A former Trump aide who testified before special counsel Robert Mueller’s grand jury on Friday says he does not view the Russia probe as a “witch hunt,” though he also does not believe the investigation leads to President Donald Trump.

Sam Nunberg offered the assessment in an interview with ABC News following his six-hour testimony before the grand jury, which convened in Washington, D.C.

The interview was much tamer than a series of media appearances that Nunberg made earlier this week in which he threatened to defy Mueller’s subpoena by skipping the grand jury testimony.

Also WATCH: Sam Nunberg dares Feds to arrest him in insane interview

“No, I don’t think it’s a witch hunt,” he told ABC News after his grand jury appearance.

“There’s a lot there there, and that’s a sad truth,” he said, adding: “I don’t believe it leads to the president.”

Nunberg, who was fired from the Trump campaign in August 2015, gave mixed signals earlier this week on whether he believes that Trump or anyone with the campaign is in legal jeopardy. (RELATED: Sam Nunberg Appears Before Mueller Grand Jury)

He told The Daily Caller News Foundation and other media outlets earlier this week that he believed Mueller has something “bad” on Trump related to his business activities. That takeaway was based on questions that Mueller’s investigators asked Nunberg in an interview in February.

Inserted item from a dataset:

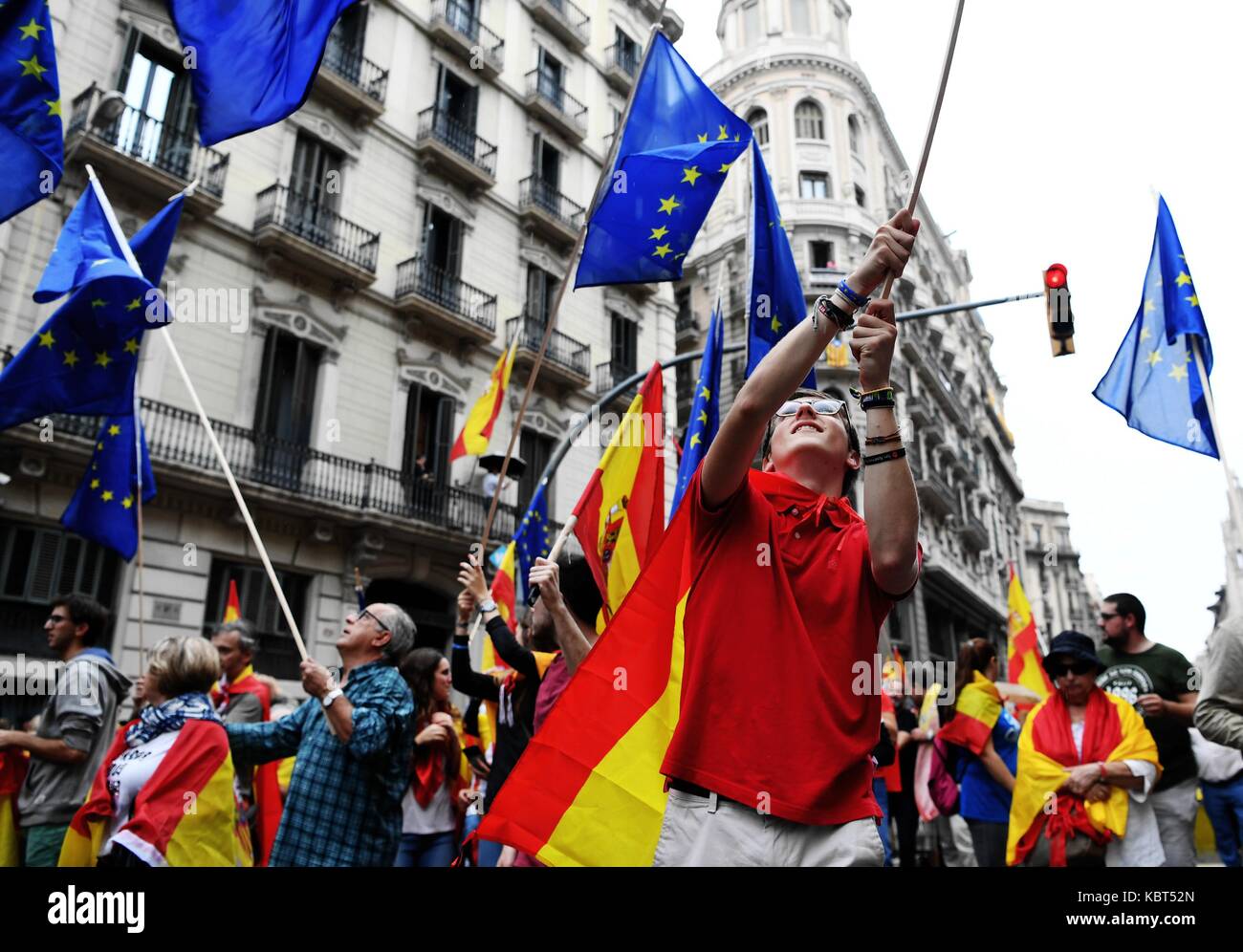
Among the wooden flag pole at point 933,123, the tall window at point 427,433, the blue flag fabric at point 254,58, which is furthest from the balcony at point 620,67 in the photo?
the wooden flag pole at point 933,123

Mueller subpoenaed Nunberg earlier this month for communication records with Trump and nine campaign advisers.

Nunberg said in interviews on Monday that he decided to flout Mueller’s subpoena after he started conducting the search of his emails. He denied his emails contained damning revelations, but said he did not believe it was fair that he was being forced to provide his records to investigators.

Nunberg sang a different tune in the ABC News interview.

“I was going to always comply with arriving today,” he said. “I’m an attorney. That’s the first thing. And this is my duty as an American to do that.”

Nunberg, who began working for Trump in 2011, did tell ABC News that he is “very worried” about Roger Stone, a political operative who Nunberg describes as his mentor.

“He’s certainly at least the subject of this investigation, in the very least he’s a subject,” said Nunberg.

If Stone is a subject of the investigation, it is likely because of contacts he had during the 2016 campaign with WikiLeaks and Guccifer 2.0, the websites that released emails stolen from former Secretary of State Hillary Clinton’s campaign and the Democratic National Committee.

Stone has denied colluding with Russians or of having advance knowledge of the email hacks.